Prison Break: 6 Key Constraints That Stop Small Businesses From Becoming Big Businesses

Recently I met a group of Small and Medium Sized Enterprises (SMEs) business owners who were sharing who were sharing their experiences and exchange ideas on how to grow their businesses. They were entrepreneurs at various stages of running businesses from one year to over ten years.

One lady who has been running a seemingly successful SME for over a decade brought up an interesting question that occupied most of the discussions. She asked why most SMEs struggle to grow into large enterprises. She explained that despite hard work, capital injection, strategic planning majority of SMEs are unable to break some confining walls that ensure the business remains at certain level of turnover and profitability. This happens after some years of exciting growth that plateaus at certain level. I jokingly called what he was describing the being held in the prison of smallness.

Why would theses enterprising, hardworking, passionate and ambitious entrepreneurs be held in this prison? I kept on thinking.

After evaluating my working experience with many SMEs I picked the following factors as the key constraints that combine to create this prison.

1. Unscalable Business Models.

The biggest limitation to SME growth, from my observation, has been unscalable business models.

No business can outperform its business model. A business model describes the integrated means and processes through which you are trying to achieve your business objectives- creating and delivering value to the market for profit. When the perfect combination of such means is put to the highest test they could only give a certain result at best. However hard you work your model will not get any higher results after some point. At this point we say your business model can’t be scaled any further.

Let me explain this with an example. If you were a dairy products processor you could have the following factors as some of the elements that form your business model. You keep dairy cattle, which provide all the raw milk you require. You then process and package the end products in your family run factory. You own two trucks with some delivery people who take the milk to various shops in your neighboring city. As the business keeps on growing you increase your cows, you expand your factory, buy more trucks and hire more delivery boys. But you will only be able to do this to a certain level.

At that point you won’t be able to keep more cows business and therefore your raw materials will become a constraint. The factory could only expand to a certain level and the market will only be able to absorb a certain amount of your products. However, much capital is injected into this business for expansion the business will become a prisoner of its own business model. Unless the model is changed to a scalable one, the revenues and profits of this firm will plateau.

A change in model may mean a change in how the firm gets its raw materials – from self production to buy from other dairy farmers; it may also mean selling semi-processed products to other dairy products, it may mean sourcing out its excess capacity to competitors, add other products into its fold rather than focusing on dairy products only, develop a different channel of distribution among many other factors that affect its business model.

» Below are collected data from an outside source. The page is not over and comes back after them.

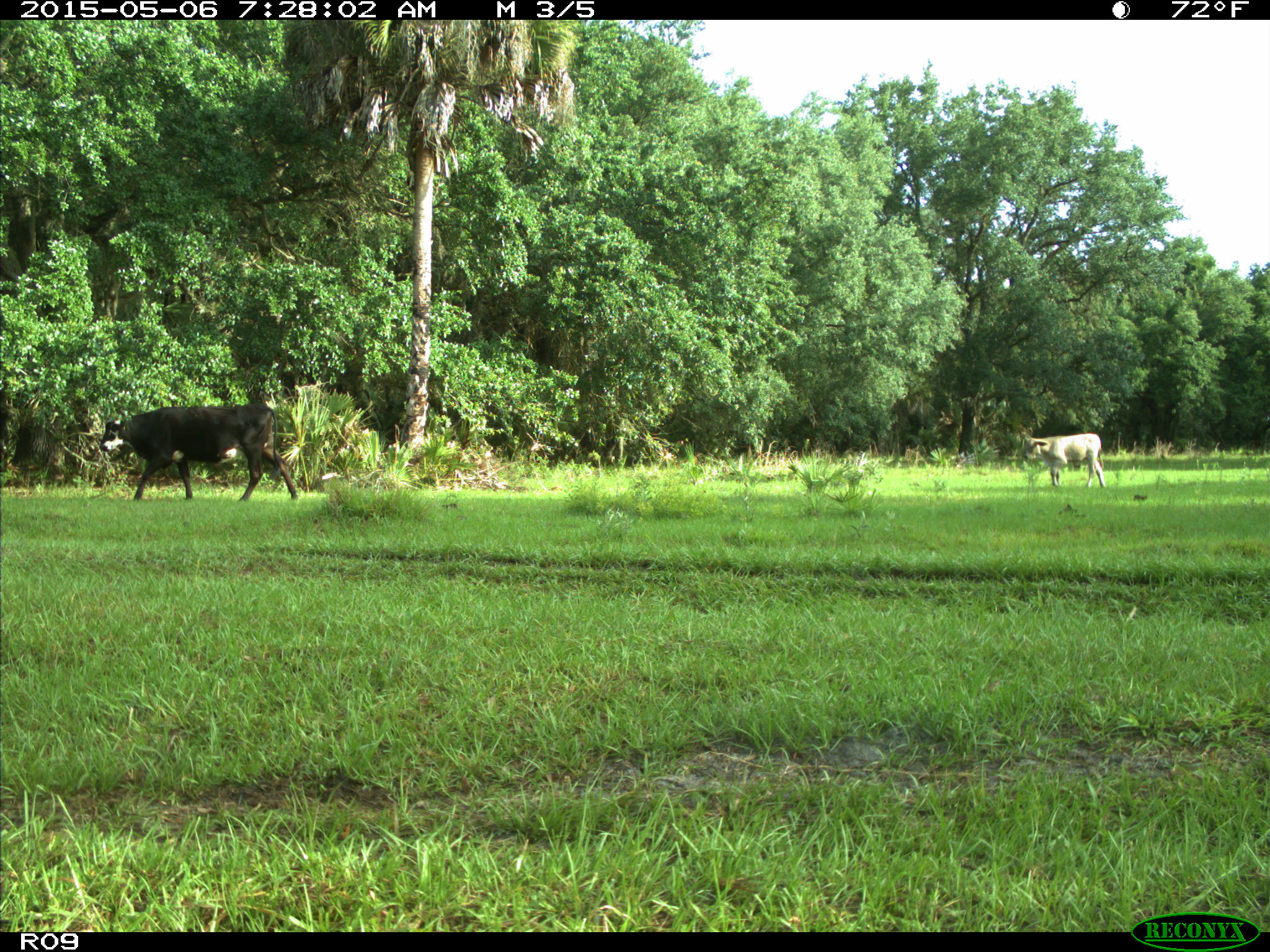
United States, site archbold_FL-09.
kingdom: Animalia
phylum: Chordata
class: Mammalia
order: Artiodactyla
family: Bovidae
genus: Bos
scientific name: Bos taurus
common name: domestic cow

As you evaluate your business model you need to fully appreciate all the factors that drive your business and how they relate to each other. If you are a prisoner of smallness then you need to have a thorough look into your business model.

2. Over dependence on new customers

All start up entrepreneurs have great stories of their first customers. The excitement of getting someone to believe in your product or firm is essential to keep you going in the early days of the start up. Unfortunately for most SME entrepreneurs this excitement becomes an obsession and it becomes the only purpose of all its business efforts.

It has been widely believed that the most successful business is the one that has the highest number of first time customers. This is a partial truth. I evaluate business success by the number of repeat customers, how frequent the orders are and whether they are increasing with time. As a growth strategist, marketing consultant and business owner, I know how costly and difficult it is to get a customer make the first purchase. This is incomparable to the easiness of keeping a customer and getting him to make a repeat purchase.

Many SMEs owners will agree with this logic in conversations but in practice the opposite happens. You hear and see the inscription, ‘Lose them once they make the first purchase!’ In their customer dealings. You see it in the customer service, the quality of its products and weak after sale follow-up. After a customer buys don’t ask, “How do I get the next one.” But shout to yourself, “How will I get him to come back!”

3. Flawed Marketing Mindset

For big companies marketing seem to be at the heart of everything they do. They do as much marketing as money can buy. A friend who owns a SME once told me that the market budget of a competitor was more than his company’s annual turnover (not profit). SMEs are limited in financial resources. But that is never an excuse for not marketing.